I close my eyes when I think back to how Matthew was. How could he have been so deceptive? Erin’s right, my parents can never know about this. He’s always been the son they were proud of. We need to let that memory live on for them. They’ve lost so much already.

“It must have been a relief.” I take her hand in mine, bringing it to my lips so I can kiss her fingers and let her know that it’s okay for her to be honest about her feelings. “You know, if I’d have known, I’d have killed him myself.” I can tell from her scars that she’s taken plenty of beatings, and knowing that Matthew knew about her past and how vulnerable she is makes it even easier for me to hate him.

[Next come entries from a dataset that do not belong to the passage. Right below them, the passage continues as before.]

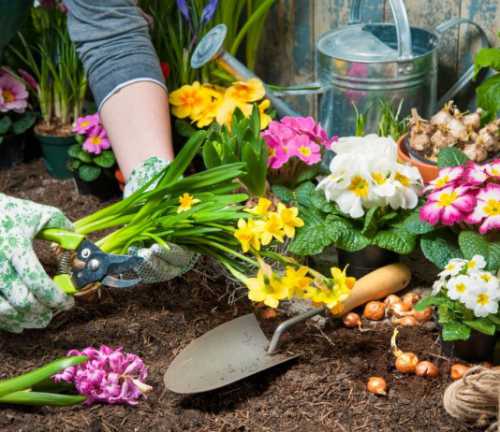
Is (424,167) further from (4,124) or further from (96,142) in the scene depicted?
(4,124)

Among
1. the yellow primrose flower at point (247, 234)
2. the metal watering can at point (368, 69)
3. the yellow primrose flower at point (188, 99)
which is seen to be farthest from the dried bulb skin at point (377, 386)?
the yellow primrose flower at point (188, 99)

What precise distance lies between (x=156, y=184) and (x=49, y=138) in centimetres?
83

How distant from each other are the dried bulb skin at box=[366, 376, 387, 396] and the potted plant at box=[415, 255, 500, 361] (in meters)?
0.14

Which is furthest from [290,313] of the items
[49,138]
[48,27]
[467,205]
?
[48,27]

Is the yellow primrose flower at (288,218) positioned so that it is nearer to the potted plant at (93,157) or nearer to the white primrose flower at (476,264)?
the white primrose flower at (476,264)

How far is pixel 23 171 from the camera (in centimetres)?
254

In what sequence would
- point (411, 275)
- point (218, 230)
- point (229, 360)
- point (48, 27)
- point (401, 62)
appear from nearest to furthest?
point (229, 360) → point (218, 230) → point (411, 275) → point (401, 62) → point (48, 27)

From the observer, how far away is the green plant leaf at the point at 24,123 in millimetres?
2498

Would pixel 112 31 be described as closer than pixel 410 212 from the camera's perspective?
No

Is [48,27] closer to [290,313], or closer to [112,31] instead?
[112,31]

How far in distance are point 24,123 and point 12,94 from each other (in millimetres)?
96

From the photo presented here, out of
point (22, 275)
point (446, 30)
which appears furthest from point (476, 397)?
point (446, 30)

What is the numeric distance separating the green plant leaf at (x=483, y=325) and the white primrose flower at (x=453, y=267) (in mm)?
96

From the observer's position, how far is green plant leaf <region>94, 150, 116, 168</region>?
2.21 m
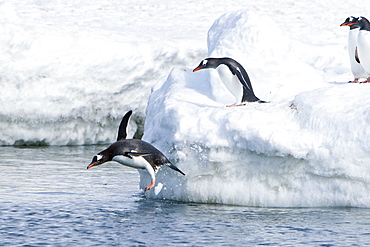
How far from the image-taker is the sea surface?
633 centimetres

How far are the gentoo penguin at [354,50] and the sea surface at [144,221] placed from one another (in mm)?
3280

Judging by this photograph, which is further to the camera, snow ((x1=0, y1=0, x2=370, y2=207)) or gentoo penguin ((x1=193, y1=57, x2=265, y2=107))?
gentoo penguin ((x1=193, y1=57, x2=265, y2=107))

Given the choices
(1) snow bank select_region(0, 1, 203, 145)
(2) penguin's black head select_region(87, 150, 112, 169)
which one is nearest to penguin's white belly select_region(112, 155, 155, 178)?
(2) penguin's black head select_region(87, 150, 112, 169)

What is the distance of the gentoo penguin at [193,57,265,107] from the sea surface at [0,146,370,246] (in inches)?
62.9

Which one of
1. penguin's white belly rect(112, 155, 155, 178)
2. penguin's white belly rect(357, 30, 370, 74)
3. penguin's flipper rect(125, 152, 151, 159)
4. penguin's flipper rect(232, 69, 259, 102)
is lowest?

“He was your brother; it’s okay for you to love him. I’d never expect you to–”

“Love him?Erin, I wanna raise him from the dead so I can kill him all over again. What he did to you was unthinkable.” I feel the blood heating in my veins just thinking about it.

“Then let's not think about it, let's move on. We can move from here,” she suggests.

“And leave my parents? Leave Liza? You know how badly she’s gonna need you over the next couple of months, and I may not be Matthew, but I’m all my folks have got,” I remind her, and the nod she makes tells me she’s in full agreement. “We’re staying here. I’m gonna give my folks a son they can be proud of,and I’m gonna show you how you should have been treated from the start.” She gasps when I sweep her off her feet.

“Where are you taking me?” She giggles as I head for the bathroom.

“To love ya.” I study her face as she smiles back at me.

“In the bathroom?” She laughs some more, and after hearing all she’s been through, I’m in awe of how she still finds the energy.

“In the shower, to be exact. I’m all dusty and dirty, but I don’t think I can wait to get ya outta those clothes.” I look down at her and smirk.

“Sounds good to me.” She kisses me as I kick the door shut behind her and stick to my word.